Development of the ARCH2 hydrogen hub is unraveling due to high costs, uncertain demand, undercapitalized and inexperienced project developers, and uneconomic applications, according to a new research brief from the Ohio River Valley Institute.
In the year since the US Department of Energy awarded ARCH2 up to $925 million in federal grants, the project has been hamstrung by financial difficulties and project dropouts. Four project development partners have exited ARCH2 and five of the 15 originally proposed projects have been scrubbed.

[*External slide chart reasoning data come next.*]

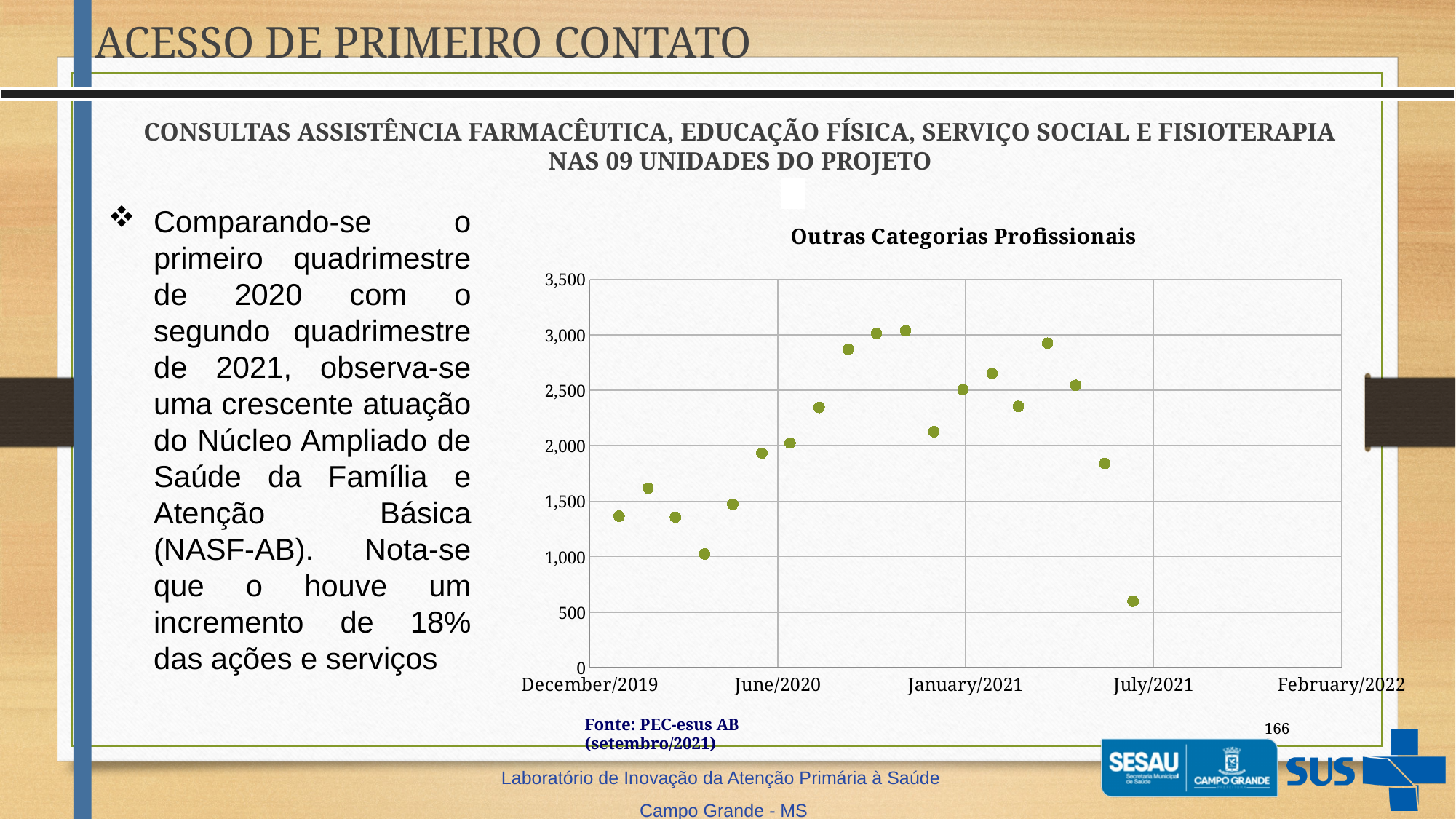
What is the maximum value shown on the vertical axis of the chart? 3,500 Is the highest plotted value in the chart greater or less than 2,500? greater What kind of chart is shown on the slide? scatter chart Is the lowest plotted value in the chart greater or less than 1,000? less Is the lowest plotted value in the chart greater or less than 500? greater Which is larger: the first plotted value near December/2019 or the last plotted value near July/2021? the first value near December/2019 Do the plotted values generally rise or fall from December/2019 to January/2021? rise What is the title of the chart on the slide? Outras Categorias Profissionais How many data points are plotted in the chart? 19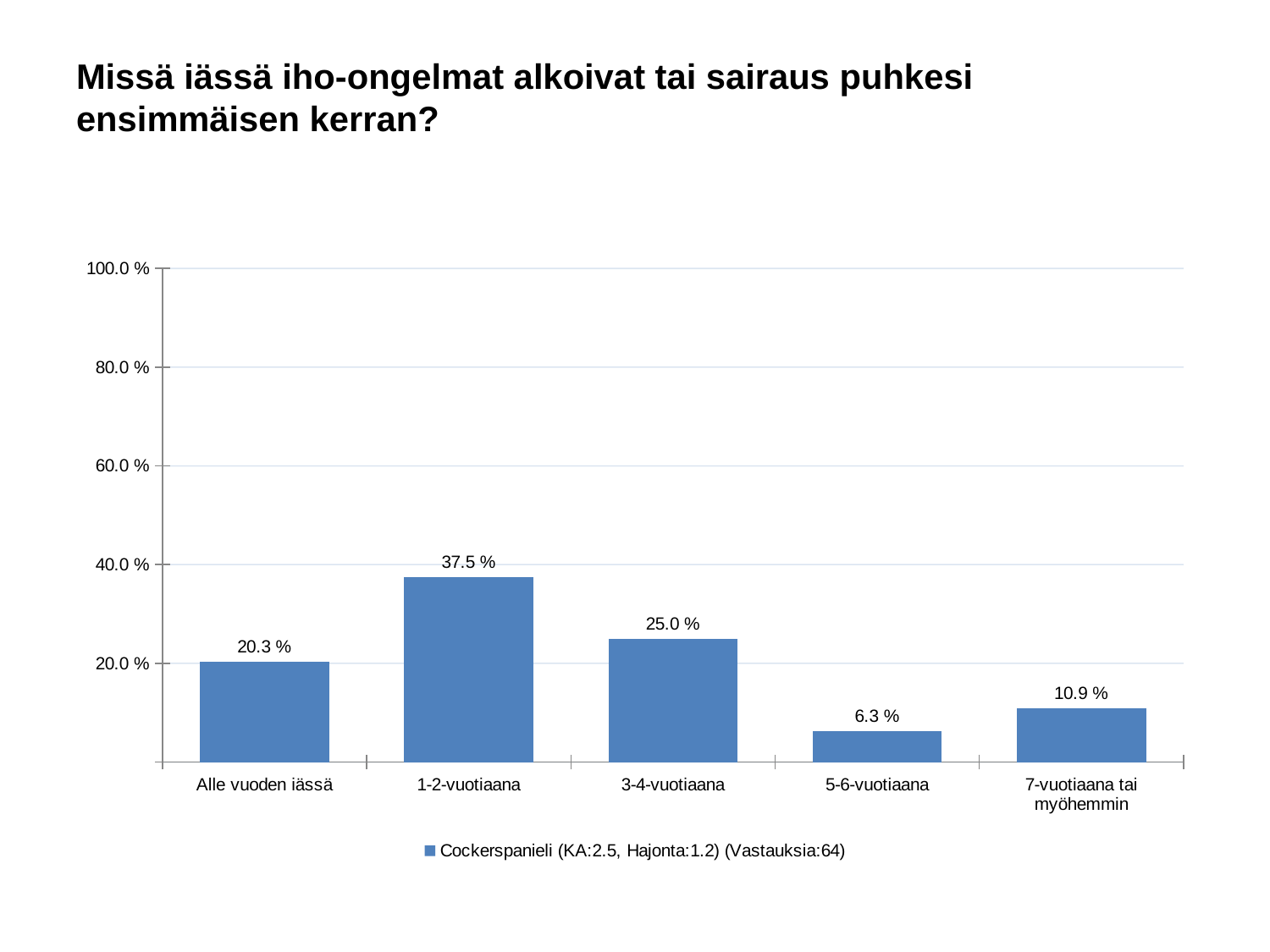
What is the value for "7-vuotiaana tai myöhemmin"? 10.9 % What kind of chart is shown on the slide? bar chart How many categories are shown on the x axis? 5 What is the difference between the values for "1-2-vuotiaana" and "3-4-vuotiaana"? 12.5 % Which category has the highest value? 1-2-vuotiaana Is the value for "3-4-vuotiaana" greater or less than 40.0 %? less How many series does the legend list? 1 What is the value for "Alle vuoden iässä"? 20.3 % Which category has the lowest value? 5-6-vuotiaana Which is larger, the value for "Alle vuoden iässä" or the value for "7-vuotiaana tai myöhemmin"? Alle vuoden iässä How many responses (Vastauksia) does the legend entry report? 64 What is the value for "1-2-vuotiaana"? 37.5 %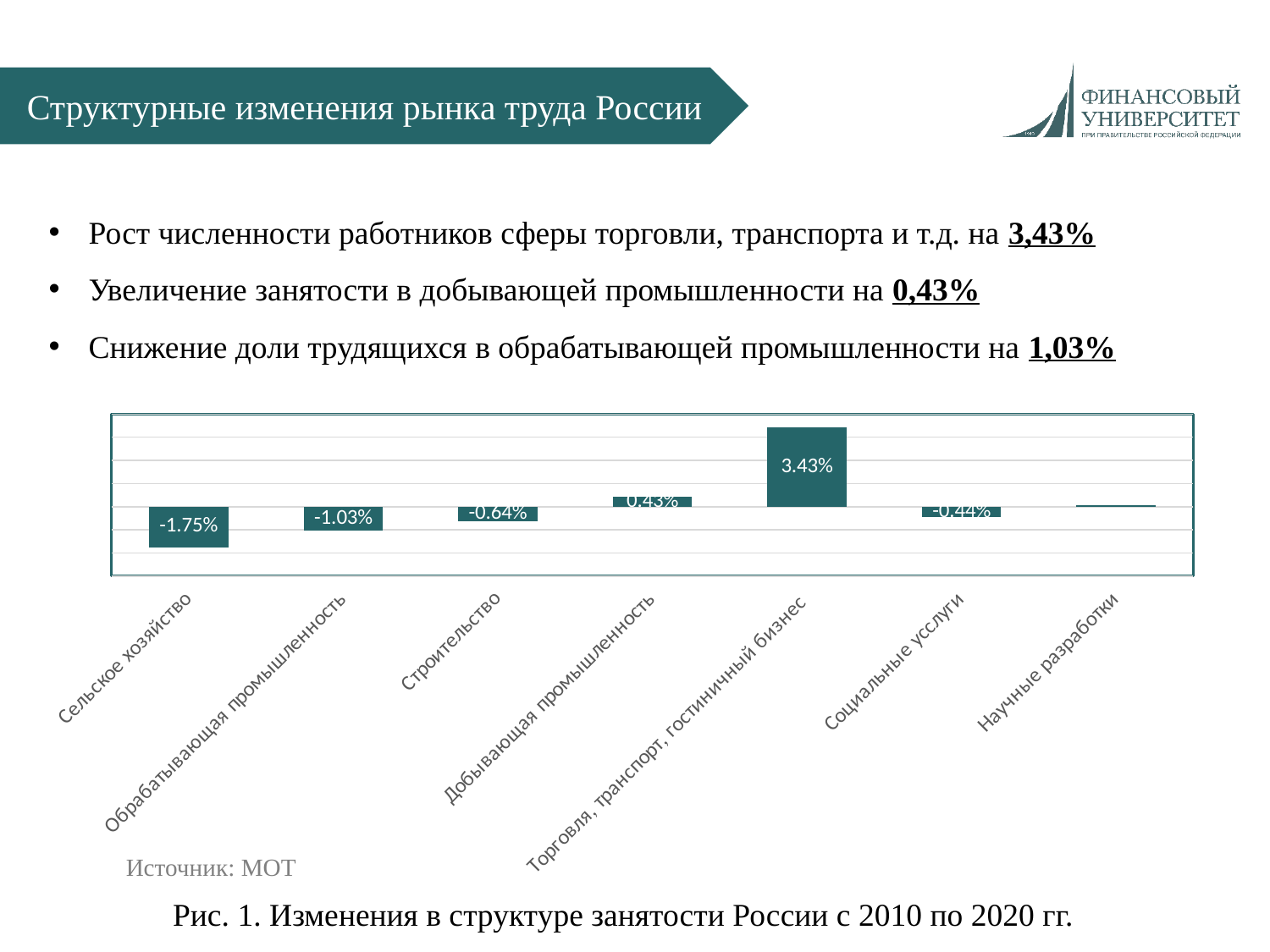
What is the value for Обрабатывающая промышленность? -1.03% What is the value for Социальные услуги? -0.44% What is the value for Добывающая промышленность? 0.43% What is the value for Сельское хозяйство? -1.75% Which category has the lowest value? Сельское хозяйство What is the value for Строительство? -0.64% How many categories are shown on the x axis of the chart? 7 What is the value for Торговля, транспорт, гостиничный бизнес? 3.43% Which is larger, the value for Добывающая промышленность or the value for Строительство? Добывающая промышленность Which category has the highest value? Торговля, транспорт, гостиничный бизнес What type of chart is shown on the slide? bar chart What is the caption given for the chart (Рис. 1)? Изменения в структуре занятости России с 2010 по 2020 гг.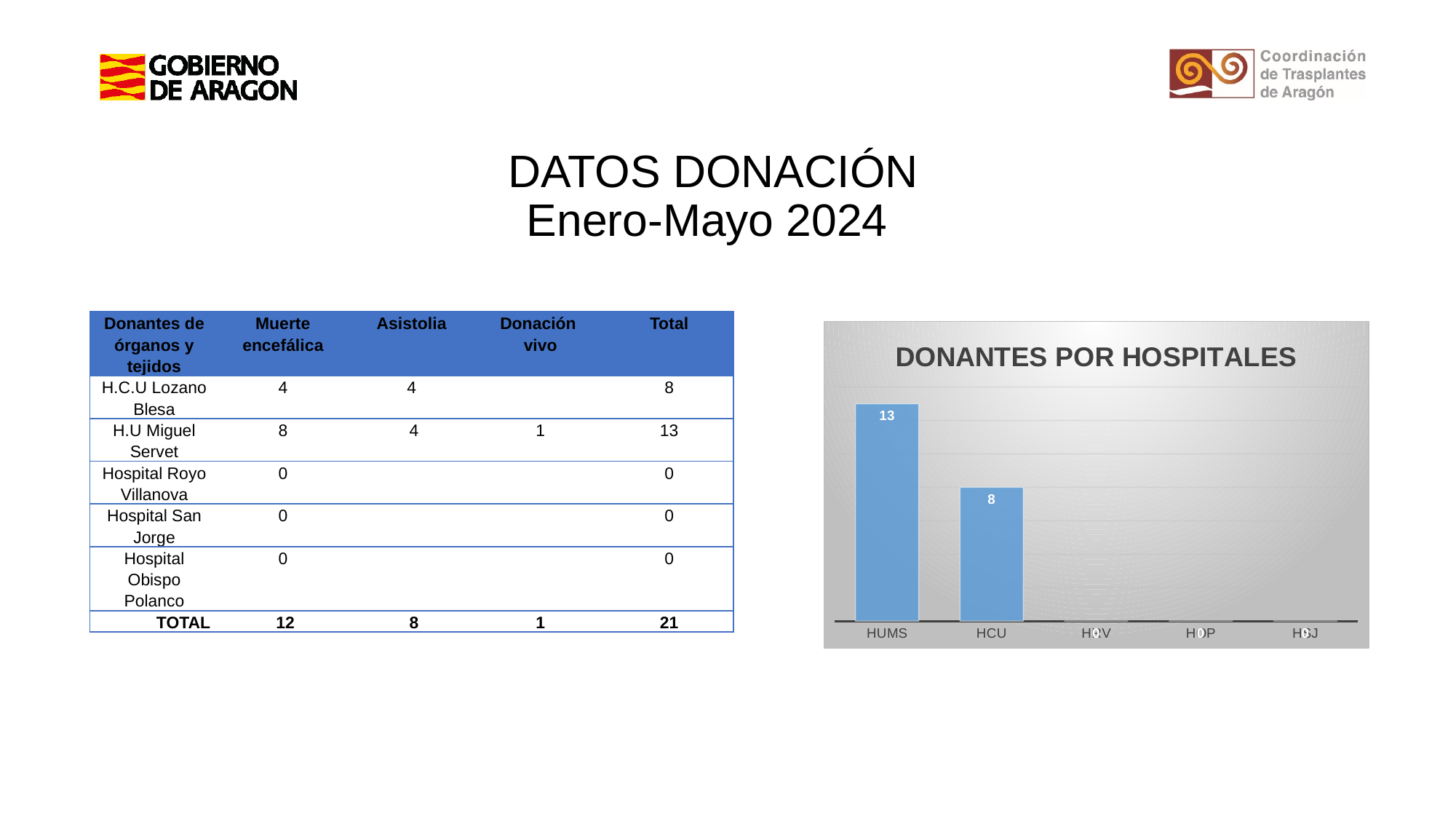
What is the value for HSJ in the chart? 0 Which hospital has the highest value in the chart? HUMS What is the title of the chart? DONANTES POR HOSPITALES What is the value for HRV in the chart? 0 What type of chart is shown on the slide? bar chart Which is larger, the value for HUMS or the value for HCU? HUMS What is the difference between the values for HUMS and HCU? 5 What is the value for HCU in the chart? 8 How many hospitals in the chart have a value of 0? 3 What is the value for HUMS in the chart? 13 How many hospitals are shown on the x axis of the chart? 5 What colour are the bars in the chart? blue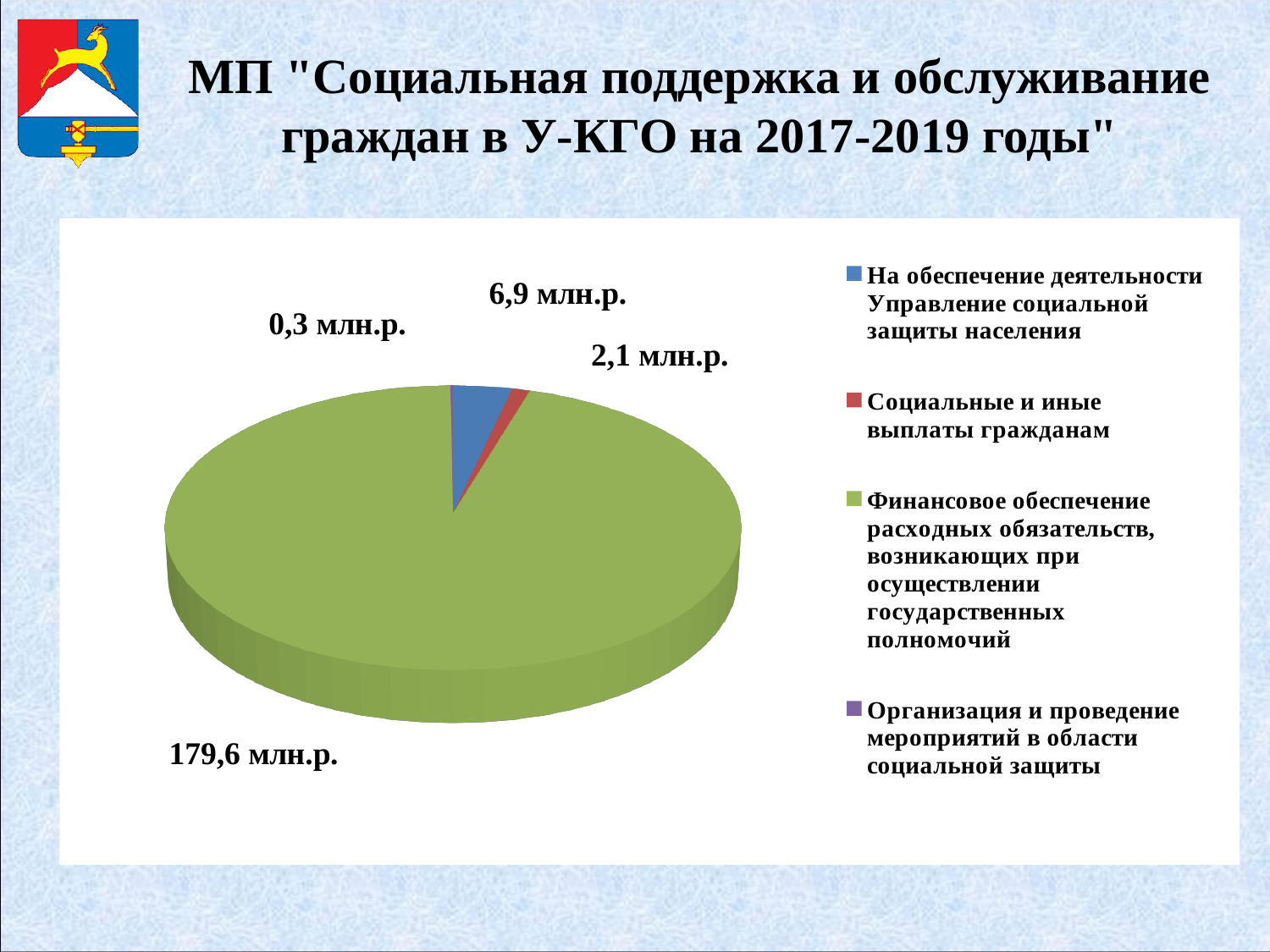
Which category has the largest slice of the pie? Финансовое обеспечение расходных обязательств, возникающих при осуществлении государственных полномочий What kind of chart is shown on the slide? Pie chart What is the value for "Финансовое обеспечение расходных обязательств, возникающих при осуществлении государственных полномочий"? 179,6 млн.р. Which category has the smallest value in the pie chart? Организация и проведение мероприятий в области социальной защиты What colour is the slice for "Социальные и иные выплаты гражданам"? Red Which is larger: the value for "На обеспечение деятельности Управление социальной защиты населения" or for "Социальные и иные выплаты гражданам"? На обеспечение деятельности Управление социальной защиты населения How many categories does the legend of the pie chart list? 4 What is the difference between the value for "На обеспечение деятельности Управление социальной защиты населения" and the value for "Социальные и иные выплаты гражданам"? 4,8 млн.р. What is the total of all four values shown on the pie chart? 188,9 млн.р. What is the value for "Социальные и иные выплаты гражданам"? 2,1 млн.р. What is the value for "На обеспечение деятельности Управление социальной защиты населения"? 6,9 млн.р. What is the value for "Организация и проведение мероприятий в области социальной защиты"? 0,3 млн.р.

Of the remaining project development partners, two are struggling through chronic financial crisis and two more have never developed or managed a significant industrial facility.
“ARCH2’s track record of scrapped projects and developer flight are glaring signs of risk for prospective investors, which is why, despite the federal largesse, the entire ARCH2 enterprise may ultimately amount to no more than a blip—albeit a very expensive one—on Appalachia’s economic and environmental landscape,” said author and Senior Researcher Sean O’Leary. “But if decisionmakers help shoehorn hydrogen into the uneconomic applications proposed by ARCH2, taxpayers, ratepayers, and residents could pay the price.”
Leading industry analysts describe the prospect of hydrogen production for electricity generation and home heating, end-uses proposed as part of ARCH2 by project developers TRC and EQT/Hope Gas, respectively, as “uncompetitive” and “terrible.”
Federal and state incentives to force hydrogen into uneconomic applications could pitch significant costs onto taxpayers and ratepayers. Even if the project overcomes its financial barriers, it is expected to achieve an emissions reduction of just 2% across the tri-state region, create fewer than 3,000 permanent jobs, and contribute a “miniscule” overall economic impact, the research brief finds.